** Your objective **
Could you switch "closest to furthest" to "nearest to farthest" in the records, starting at the line that contains "Which sits at" and ending at the line that contains "the broken reed stalk at point (766, 526), the", and give back only those lines with everything else left as is?

** Record list **
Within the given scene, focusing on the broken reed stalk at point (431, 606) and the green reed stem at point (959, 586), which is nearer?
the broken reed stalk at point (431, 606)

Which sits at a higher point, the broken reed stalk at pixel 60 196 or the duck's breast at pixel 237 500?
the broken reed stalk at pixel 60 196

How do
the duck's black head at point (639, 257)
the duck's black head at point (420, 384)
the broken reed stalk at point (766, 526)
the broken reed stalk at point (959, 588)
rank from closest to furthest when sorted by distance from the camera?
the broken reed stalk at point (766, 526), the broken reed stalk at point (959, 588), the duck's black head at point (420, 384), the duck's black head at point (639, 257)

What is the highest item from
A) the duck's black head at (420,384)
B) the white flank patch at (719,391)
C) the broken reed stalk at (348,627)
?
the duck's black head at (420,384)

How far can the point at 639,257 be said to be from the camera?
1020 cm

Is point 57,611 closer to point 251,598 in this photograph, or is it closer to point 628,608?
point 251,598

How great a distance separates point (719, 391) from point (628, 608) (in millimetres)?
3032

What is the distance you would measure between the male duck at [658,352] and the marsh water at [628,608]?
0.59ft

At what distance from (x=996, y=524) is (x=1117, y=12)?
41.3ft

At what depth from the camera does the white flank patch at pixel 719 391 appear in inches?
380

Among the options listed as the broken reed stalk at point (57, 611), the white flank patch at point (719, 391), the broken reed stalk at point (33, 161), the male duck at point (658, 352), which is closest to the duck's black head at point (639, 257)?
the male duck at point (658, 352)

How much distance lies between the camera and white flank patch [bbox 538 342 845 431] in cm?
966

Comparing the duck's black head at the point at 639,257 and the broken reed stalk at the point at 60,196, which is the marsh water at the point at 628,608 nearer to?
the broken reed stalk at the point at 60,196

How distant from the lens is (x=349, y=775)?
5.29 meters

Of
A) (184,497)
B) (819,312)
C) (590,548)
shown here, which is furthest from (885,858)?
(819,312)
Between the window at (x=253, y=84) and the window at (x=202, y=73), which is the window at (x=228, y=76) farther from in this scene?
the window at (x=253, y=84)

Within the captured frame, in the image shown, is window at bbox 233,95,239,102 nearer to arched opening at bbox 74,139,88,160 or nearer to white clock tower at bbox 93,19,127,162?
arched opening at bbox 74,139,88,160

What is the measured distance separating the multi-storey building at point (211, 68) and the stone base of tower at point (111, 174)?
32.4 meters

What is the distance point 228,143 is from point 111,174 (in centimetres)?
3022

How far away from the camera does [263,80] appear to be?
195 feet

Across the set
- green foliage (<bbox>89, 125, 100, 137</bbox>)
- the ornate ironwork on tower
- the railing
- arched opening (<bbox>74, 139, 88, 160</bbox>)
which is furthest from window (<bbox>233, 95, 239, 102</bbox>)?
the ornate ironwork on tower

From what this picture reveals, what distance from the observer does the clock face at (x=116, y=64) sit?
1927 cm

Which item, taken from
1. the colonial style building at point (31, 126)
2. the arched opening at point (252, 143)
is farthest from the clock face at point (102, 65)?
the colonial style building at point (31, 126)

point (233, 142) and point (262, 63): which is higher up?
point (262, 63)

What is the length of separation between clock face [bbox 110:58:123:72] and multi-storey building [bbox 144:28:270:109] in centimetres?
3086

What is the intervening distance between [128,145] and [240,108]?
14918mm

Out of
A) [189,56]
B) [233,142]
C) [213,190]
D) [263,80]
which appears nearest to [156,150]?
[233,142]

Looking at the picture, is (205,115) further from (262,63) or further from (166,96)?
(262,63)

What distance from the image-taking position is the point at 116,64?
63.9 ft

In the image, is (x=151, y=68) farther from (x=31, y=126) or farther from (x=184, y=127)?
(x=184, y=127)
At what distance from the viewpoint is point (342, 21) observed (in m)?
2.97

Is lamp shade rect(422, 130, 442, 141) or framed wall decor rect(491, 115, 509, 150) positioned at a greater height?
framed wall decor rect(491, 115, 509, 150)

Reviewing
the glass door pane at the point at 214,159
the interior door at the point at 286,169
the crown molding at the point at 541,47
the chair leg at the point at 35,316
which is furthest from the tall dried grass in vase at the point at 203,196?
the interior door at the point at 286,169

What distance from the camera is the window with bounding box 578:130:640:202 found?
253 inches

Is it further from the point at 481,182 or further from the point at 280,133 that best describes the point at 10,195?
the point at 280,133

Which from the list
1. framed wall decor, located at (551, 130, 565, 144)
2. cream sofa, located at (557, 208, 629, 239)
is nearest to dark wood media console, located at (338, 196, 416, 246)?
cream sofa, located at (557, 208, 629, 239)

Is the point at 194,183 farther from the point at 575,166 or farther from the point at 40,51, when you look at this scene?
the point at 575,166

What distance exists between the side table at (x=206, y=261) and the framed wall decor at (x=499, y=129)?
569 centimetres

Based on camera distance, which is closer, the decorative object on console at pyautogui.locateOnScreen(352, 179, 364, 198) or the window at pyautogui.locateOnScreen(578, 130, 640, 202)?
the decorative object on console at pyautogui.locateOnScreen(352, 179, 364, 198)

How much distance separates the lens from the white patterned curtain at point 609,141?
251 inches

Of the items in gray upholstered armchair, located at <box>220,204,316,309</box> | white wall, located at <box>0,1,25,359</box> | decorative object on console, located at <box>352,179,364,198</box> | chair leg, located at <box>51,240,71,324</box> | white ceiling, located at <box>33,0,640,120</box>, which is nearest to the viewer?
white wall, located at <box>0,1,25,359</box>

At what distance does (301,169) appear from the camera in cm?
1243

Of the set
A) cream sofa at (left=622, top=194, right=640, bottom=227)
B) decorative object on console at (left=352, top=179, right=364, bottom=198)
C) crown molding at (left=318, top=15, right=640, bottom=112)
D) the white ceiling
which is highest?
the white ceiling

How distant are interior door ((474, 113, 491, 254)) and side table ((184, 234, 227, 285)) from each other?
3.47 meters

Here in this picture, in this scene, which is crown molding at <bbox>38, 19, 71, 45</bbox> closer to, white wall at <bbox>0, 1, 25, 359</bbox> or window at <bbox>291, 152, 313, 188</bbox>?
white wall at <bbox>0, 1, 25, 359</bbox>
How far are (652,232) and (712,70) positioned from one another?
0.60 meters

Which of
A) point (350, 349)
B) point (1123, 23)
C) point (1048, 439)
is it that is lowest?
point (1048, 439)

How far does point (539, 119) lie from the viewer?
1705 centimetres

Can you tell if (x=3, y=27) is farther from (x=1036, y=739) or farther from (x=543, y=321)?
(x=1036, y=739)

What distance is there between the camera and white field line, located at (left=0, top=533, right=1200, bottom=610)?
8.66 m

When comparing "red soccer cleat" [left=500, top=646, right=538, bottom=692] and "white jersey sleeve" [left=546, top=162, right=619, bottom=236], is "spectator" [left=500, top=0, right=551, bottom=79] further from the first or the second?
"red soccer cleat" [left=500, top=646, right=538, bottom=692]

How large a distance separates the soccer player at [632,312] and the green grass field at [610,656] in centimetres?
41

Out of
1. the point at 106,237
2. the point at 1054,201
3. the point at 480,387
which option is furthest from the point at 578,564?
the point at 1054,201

** Result of the exercise **
Which sits at a higher point, the broken reed stalk at pixel 60 196 or the duck's breast at pixel 237 500?
the broken reed stalk at pixel 60 196

How do
the duck's black head at point (639, 257)
the duck's black head at point (420, 384)
the broken reed stalk at point (766, 526)
the broken reed stalk at point (959, 588)
rank from nearest to farthest when sorted by distance from the camera?
the broken reed stalk at point (766, 526), the broken reed stalk at point (959, 588), the duck's black head at point (420, 384), the duck's black head at point (639, 257)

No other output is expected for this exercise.